Patients were classified into four groups based on the type of pharmacological prophylaxis used. These groups were patients who received (1) aspirin only, (2) LMWH (dalteparin or enoxaparin) only, (3) LMWH and aspirin either concurrently or sequentially and (4) DOACs. Baseline demographic, operative and postoperative data were tabulated and compared for each prophylaxis group. ASA classification was dichotomized into whether patients had an ASA > 2 or not, the time to mobilization postoperatively into whether this occurred by the end of day 1 and duration of chemoprophylaxis into whether patients received greater than or equal to 14 days or not. The cut-off of 14 days was chosen as this represents the current minimum recommended duration of prophylaxis from the most recent international guidelines [7]. Median duration of prophylaxis was also reported rather than mean as it was expected that this variable would not exhibit a normal distribution.

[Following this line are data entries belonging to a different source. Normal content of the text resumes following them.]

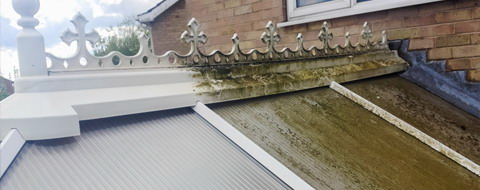 Conservatory cleaning hampshire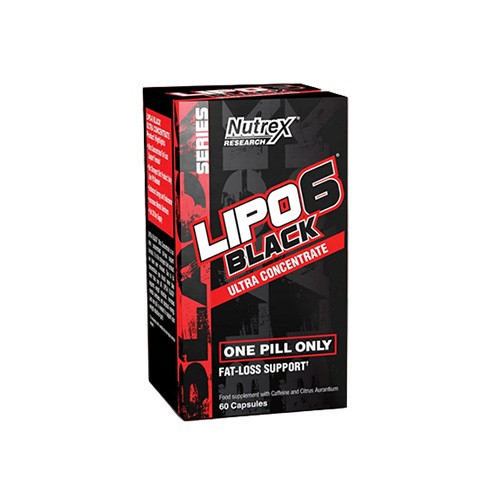 Lipo 6 Black Ultra Concentrate - 60caps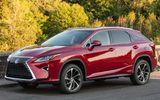 """""""Ông lớn"""" Lexus giảm giá xe hybrid, kỳ vọng doanh số tăng"""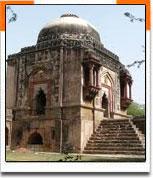 Madhi Masjid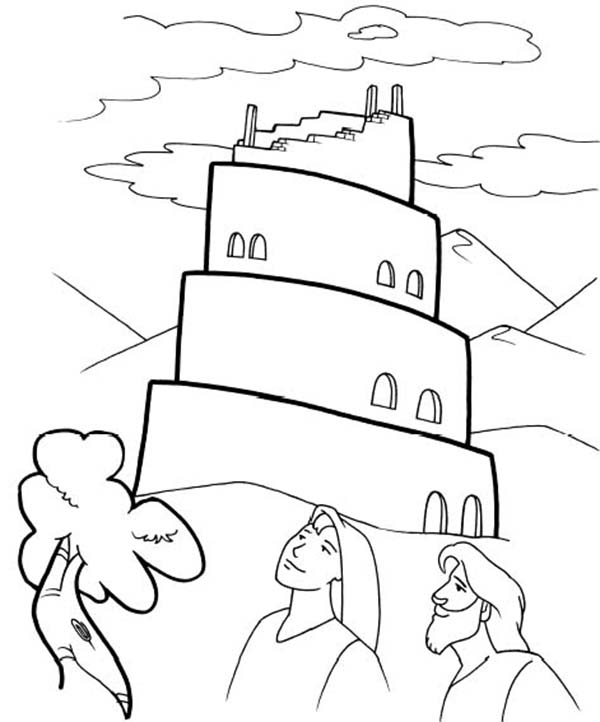 Tower of Babel, : Tower of Babel Coloring Page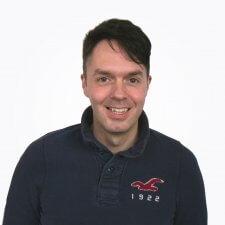 Ian Lloyd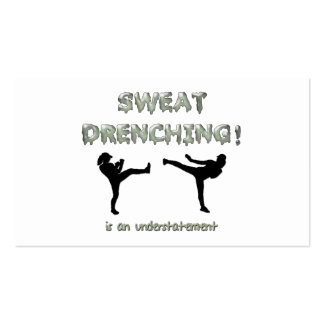 Sweat Drenching Kickboxing! is an understatement Pack Of Standard Business Cards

Analyses for the primary outcome

The rate of symptomatic VTE for the entire cohort was described overall and categorized via type (pulmonary embolism or deep venous thrombosis) for each prophylaxis group. The median time to VTE diagnosis for each group was also described. Univariate analyses were used to identify predictors of VTE. Fisher’s exact test was used for categorical, dichotomous variables and logistic regression for categorical non-dichotomous variables and for continuous variables, with the outcomes reported using a point estimate (odds ratio – OR) and a 95% confidence interval.

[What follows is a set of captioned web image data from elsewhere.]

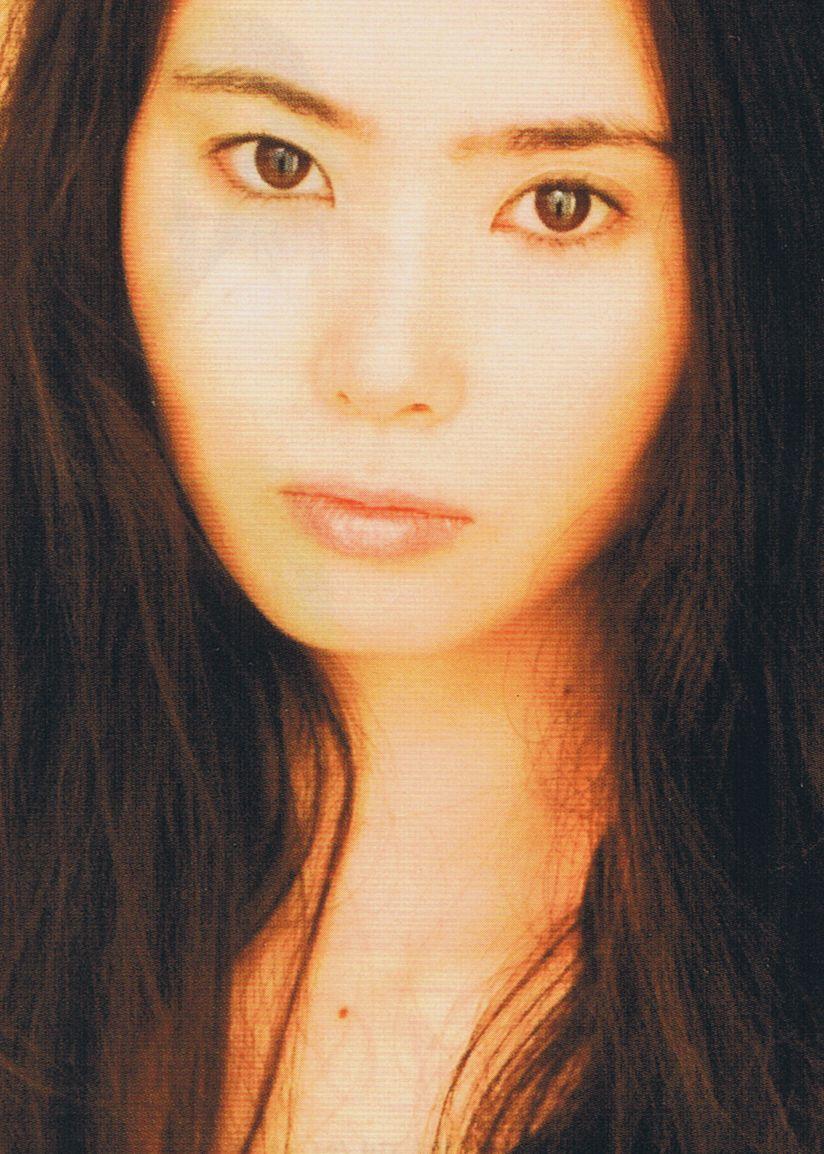 鮎川陽子の画像 p1_25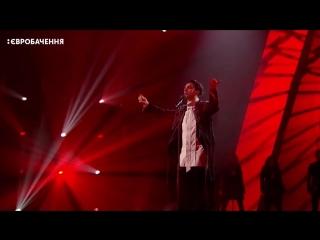 MELOVIN - Under The Ladder. Финал. Национальный отбор на Евровидения-2018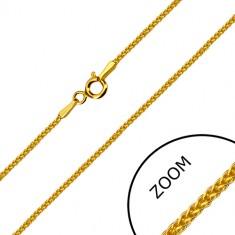 Eckige Kette aus 14K Gelbgold - dicht verflochtene Glieder, Federringverschluss, 500 mm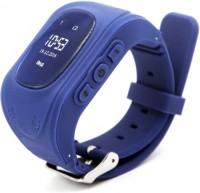 Смарт часы GoGPS ME K50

Factors identified on univariate analysis with a p-value < 0.25 were entered into a backwards, stepwise multivariable logistic regression model (using the Akaike information criterion – AIC) to identify independent predictors of symptomatic VTE. As the exposure of interest, type of VTE prophylaxis was forced into the multivariable regression model. Known potential confounders of VTE (age, sex, BMI, smoking status, joint replaced and prior history of VTE) were forced into the model regardless of whether they produced a p-value of < 0.25 on univariate analyses.

Multiple imputation using chained equations was used to address missing values and model averaging from each individual imputed dataset, with pooled results was used for the multivariable analysis. As the objective of the study was to investigate symptomatic VTE only, routine DUS was omitted from the multivariable regression model.

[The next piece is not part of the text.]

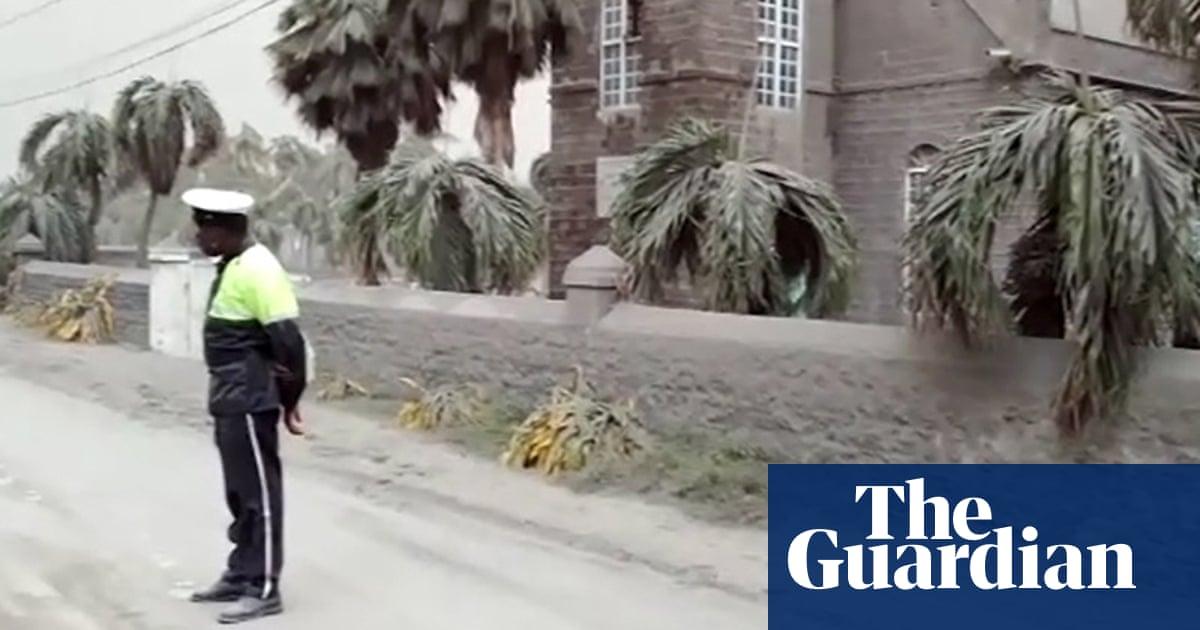 Streets coated with ash after Caribbean volcano eruption – video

Sensitivity analyses for the primary outcome

A sensitivity analysis removing duration of VTE prophylaxis from the final model was performed to account for possible reverse causation whereby prophylactic agents are ceased at the time of VTE diagnosis (therefore shortening the duration of prophylaxis). The coefficients of the remaining variables were compared to those in the final model to determine if duration had affected the association between the remaining variables and VTE.

Secondary outcomes

Secondary outcomes were compared by type of VTE prophylaxis used. Univariate analyses (logistic regression) were used to determine whether the type of VTE prophylaxis was associated with an increased risk of each secondary outcome. Multivariable regression was not performed for secondary outcomes.

Results

There were 1867 out of 1904 patients enrolled in the prospective EPOC study who had complete follow-up data available at 90 days postoperatively (follow-up rate of 97%) and who provided informed consent. There were 40 patients with missing data for ASA (2%), 28 with missing data for whether routine DUS was used (2%), 15 with missing data for day first mobilized (1%), 10 with missing data for smoking status (0.6%), 10 with missing data for prophylaxis duration (0.5%), two with missing data for history of previous of VTE (0.1%) and one patient with missing data for type of anesthesia (0.05%).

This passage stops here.